Olmert: All options legitimate to block Iran from nuclearising
published: Tuesday | January 15, 2008


( L - R ) Olmert, Ahmadinejad

JERUSALEM (AP):

Prime Minister Ehud Olmert told a powerful parliamentary panel yesterday that Israel would leave all options open to block Iran from obtaining nuclear weapons, a meeting participant said, his clearest indication yet that he is willing to use military force to quell Tehran's nuclear ambitions.

"Israel clearly will not reconcile itself to a nuclear Iran,'' the meeting participant quoted Olmert as telling parliament's powerful Foreign Affairs and Defence Committee. "All options that prevent Iran from gaining nuclear capabilities are legitimate within the context of how to grapple with this matter.''

The meeting participant spoke on condition of anonymity because the session was closed.

A threat to the world

Olmert addressed the panel just days after discussing Iran's nuclear ambitions in face-to-face talks with U.S. President George W. Bush in Jerusalem. During that visit, Israeli officials disputed the conclusions of a U.S. report that Iran halted its nuclear weapons programme in 2003.

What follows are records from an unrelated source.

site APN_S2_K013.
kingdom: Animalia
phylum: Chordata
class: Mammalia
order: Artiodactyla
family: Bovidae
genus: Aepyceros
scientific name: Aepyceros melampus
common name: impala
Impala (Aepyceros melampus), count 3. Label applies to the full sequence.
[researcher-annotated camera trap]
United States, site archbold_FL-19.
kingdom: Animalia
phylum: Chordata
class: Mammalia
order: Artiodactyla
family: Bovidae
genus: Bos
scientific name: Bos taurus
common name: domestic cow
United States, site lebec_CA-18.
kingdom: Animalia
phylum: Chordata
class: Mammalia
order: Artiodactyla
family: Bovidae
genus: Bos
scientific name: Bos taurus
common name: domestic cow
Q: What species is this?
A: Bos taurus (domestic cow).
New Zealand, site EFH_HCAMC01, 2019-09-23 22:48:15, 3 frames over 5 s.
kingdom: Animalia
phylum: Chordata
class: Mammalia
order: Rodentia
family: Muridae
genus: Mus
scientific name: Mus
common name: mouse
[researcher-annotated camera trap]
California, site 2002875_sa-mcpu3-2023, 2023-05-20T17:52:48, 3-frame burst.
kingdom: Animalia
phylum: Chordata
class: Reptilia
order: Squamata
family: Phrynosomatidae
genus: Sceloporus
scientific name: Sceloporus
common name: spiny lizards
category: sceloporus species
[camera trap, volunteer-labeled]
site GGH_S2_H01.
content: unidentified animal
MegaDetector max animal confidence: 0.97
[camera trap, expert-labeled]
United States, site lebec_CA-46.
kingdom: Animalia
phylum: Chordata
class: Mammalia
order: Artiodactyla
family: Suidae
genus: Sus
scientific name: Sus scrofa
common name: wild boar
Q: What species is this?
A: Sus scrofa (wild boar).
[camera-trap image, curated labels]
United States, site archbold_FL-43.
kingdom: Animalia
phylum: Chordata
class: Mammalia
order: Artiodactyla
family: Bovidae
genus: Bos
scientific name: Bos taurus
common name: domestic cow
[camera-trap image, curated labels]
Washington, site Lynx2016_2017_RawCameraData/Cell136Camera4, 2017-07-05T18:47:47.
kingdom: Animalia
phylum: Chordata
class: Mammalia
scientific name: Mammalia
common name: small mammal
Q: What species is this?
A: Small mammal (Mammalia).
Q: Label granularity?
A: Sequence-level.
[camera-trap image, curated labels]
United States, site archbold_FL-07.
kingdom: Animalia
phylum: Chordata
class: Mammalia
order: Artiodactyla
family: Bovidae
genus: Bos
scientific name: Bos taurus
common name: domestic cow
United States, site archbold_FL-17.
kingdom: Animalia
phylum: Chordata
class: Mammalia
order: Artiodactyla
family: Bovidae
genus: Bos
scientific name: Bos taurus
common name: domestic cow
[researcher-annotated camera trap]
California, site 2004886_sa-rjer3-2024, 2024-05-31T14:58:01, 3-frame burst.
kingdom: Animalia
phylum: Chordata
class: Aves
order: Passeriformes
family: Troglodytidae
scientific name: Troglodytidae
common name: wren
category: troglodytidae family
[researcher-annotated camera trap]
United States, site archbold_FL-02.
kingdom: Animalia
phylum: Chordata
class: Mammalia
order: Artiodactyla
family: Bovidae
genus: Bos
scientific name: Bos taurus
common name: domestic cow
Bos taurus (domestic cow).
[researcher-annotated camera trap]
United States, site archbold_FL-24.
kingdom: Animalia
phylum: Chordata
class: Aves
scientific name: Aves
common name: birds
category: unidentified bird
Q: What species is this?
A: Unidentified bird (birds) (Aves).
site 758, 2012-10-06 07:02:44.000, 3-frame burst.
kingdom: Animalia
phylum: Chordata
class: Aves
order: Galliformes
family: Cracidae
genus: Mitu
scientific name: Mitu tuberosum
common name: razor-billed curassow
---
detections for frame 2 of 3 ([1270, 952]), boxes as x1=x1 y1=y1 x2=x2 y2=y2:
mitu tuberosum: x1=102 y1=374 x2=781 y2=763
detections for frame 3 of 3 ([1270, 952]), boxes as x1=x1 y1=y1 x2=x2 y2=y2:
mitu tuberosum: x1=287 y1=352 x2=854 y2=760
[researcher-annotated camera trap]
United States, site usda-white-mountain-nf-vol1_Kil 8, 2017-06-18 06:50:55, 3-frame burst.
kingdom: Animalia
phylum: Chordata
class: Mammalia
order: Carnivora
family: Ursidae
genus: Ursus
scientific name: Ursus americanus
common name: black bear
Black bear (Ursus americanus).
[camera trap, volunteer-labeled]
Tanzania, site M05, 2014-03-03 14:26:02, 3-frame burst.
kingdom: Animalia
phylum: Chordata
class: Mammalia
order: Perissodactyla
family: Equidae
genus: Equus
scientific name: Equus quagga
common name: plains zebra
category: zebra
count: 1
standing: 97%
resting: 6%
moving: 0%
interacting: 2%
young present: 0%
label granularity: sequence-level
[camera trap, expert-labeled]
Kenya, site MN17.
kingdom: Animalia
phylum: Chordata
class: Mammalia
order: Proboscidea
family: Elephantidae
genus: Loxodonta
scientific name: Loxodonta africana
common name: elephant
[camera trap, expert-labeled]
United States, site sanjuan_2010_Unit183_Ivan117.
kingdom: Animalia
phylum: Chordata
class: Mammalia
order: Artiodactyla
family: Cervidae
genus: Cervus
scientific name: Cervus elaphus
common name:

In Jerusalem, Bush declared that Iran remained "a threat to world peace", but reasserted his commitment to trying to resolve the standoff over Iran's nuclear programme diplomatically.

Israel, which sent warplanes in 1981 to demolish an unfinished nuclear reactor in Iraq, advocates a diplomatic solution of the Iranian face-off as well. But in his comments to the parliamentary committee yesterday, Olmert said, "It's clear that Israel won't reconcile itself to a nuclear Iran. We reject no options a priori.''

Israel considers Iran to be its most dangerous enemy and rejects Tehran's insistence that its nuclear programme is designed to produce energy.

Iranian President Mahmoud Ahmadinejad repeatedly has called for wiping the Jewish state off the map, and Iran possesses long-range missiles that are capable of striking Israel and can be fitted with nuclear warheads.

Meir Javedanfar, an Israel-based Iran analyst, said Olmert refused to rule out a military option "in order to increase the urgency to find a diplomatic solution''.